I have also been pretty busy. It's panic stations over here because our entire DB got ruined because of an unrelated, or related, Indexing bug.

Your assumption is correct. We have the files in ours file system but we can't see, delete or create any index with the same name.

We had an index called "Hashes.tag". Our DB got slower and slower and after a few days of debugging, out of desperation, I decided to rebuild all the indexes. This is quite a process because it renders our DB useless for over 2 hours! It turns out that our problem was with the indexes.

While rebuilding the indexes, OrientDB started complaining about indexes that it could not create. There was about 4 of them. I noticed that in the studio that the indexes no longer existed. I tried to recreate the indexes but got the error I described.

The files exist on the drive, but neither the console nor the studio can access or remove those indexes.

andrii0lomakin commented 7 years ago

I will provide a fix for you till Wednesday, meanwhile, could you explain what happened. I mean what the "It's panic stations over here because our entire DB got ruined because of an unrelated, or related, Indexing bug" in details. We are here to help so I am looking forward to solving your problems.

anber500 commented 7 years ago

I don't know if I should log a separate issue.
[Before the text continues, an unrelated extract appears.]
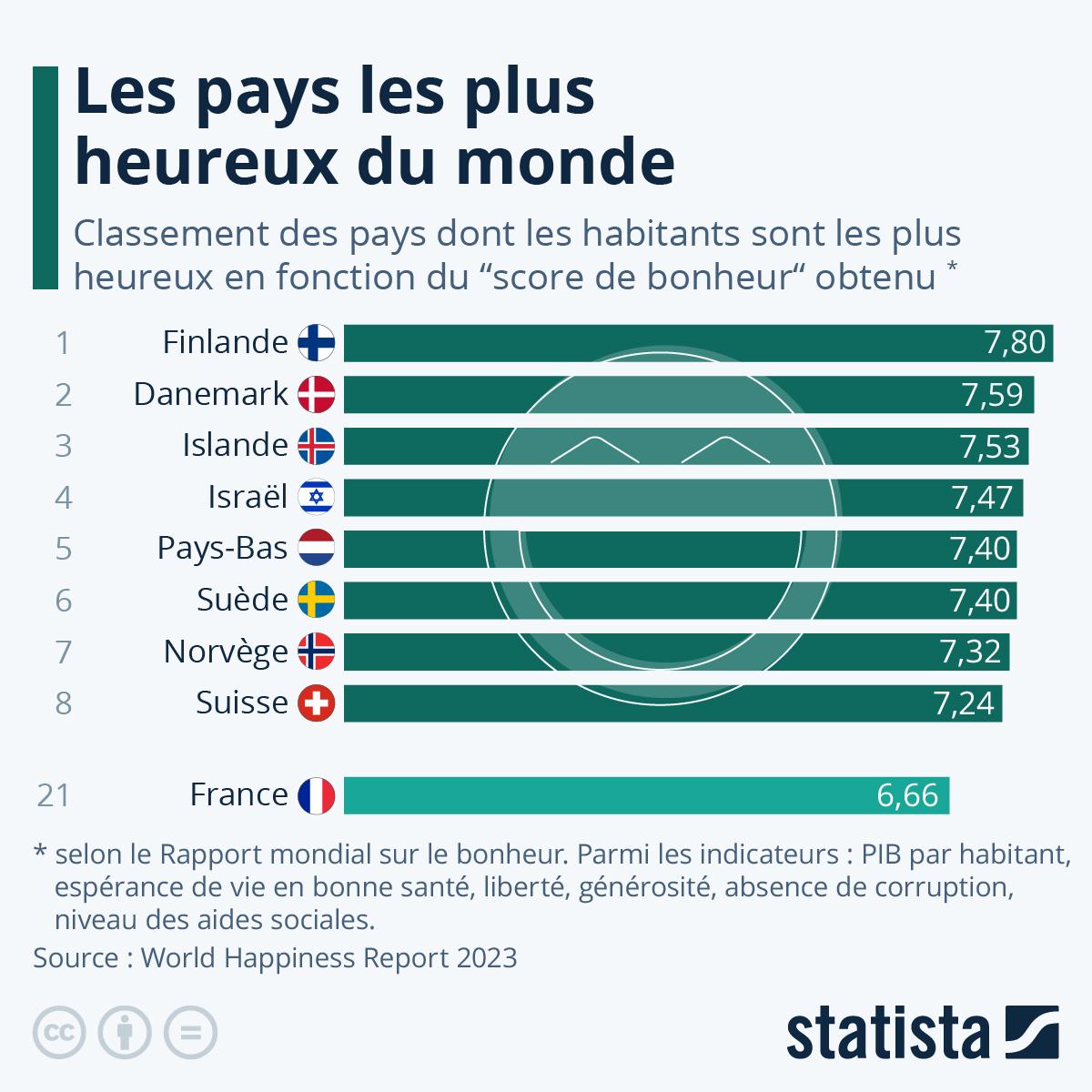 Infographie: Les pays les plus heureux du monde | Statista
It's related to the Indexes but I assume that it's not related to this specific defect. There is no way to replicate the bug so I'm not sure how to continue. Please advise how we should proceed.

andrii0lomakin commented 7 years ago

@anber500 I was quite sure that it is unrelated. So I would appreciate if you create a separate issue.

andrii0lomakin commented 7 years ago

@anber500 I have a question for before we start to develop. Are you able to stop database to fix this issue ?

anber500 commented 7 years ago

I'm not sure what you're asking. Can I stop the database to fix the issue? Yes, I can stop the database to fix the issue.

Can I actually stop the database? No, it often locks up and just hangs for hours before I'm forced to do a hard shut down. I know that we should not use kill -9 but I can not have our database offline for over 2 hours.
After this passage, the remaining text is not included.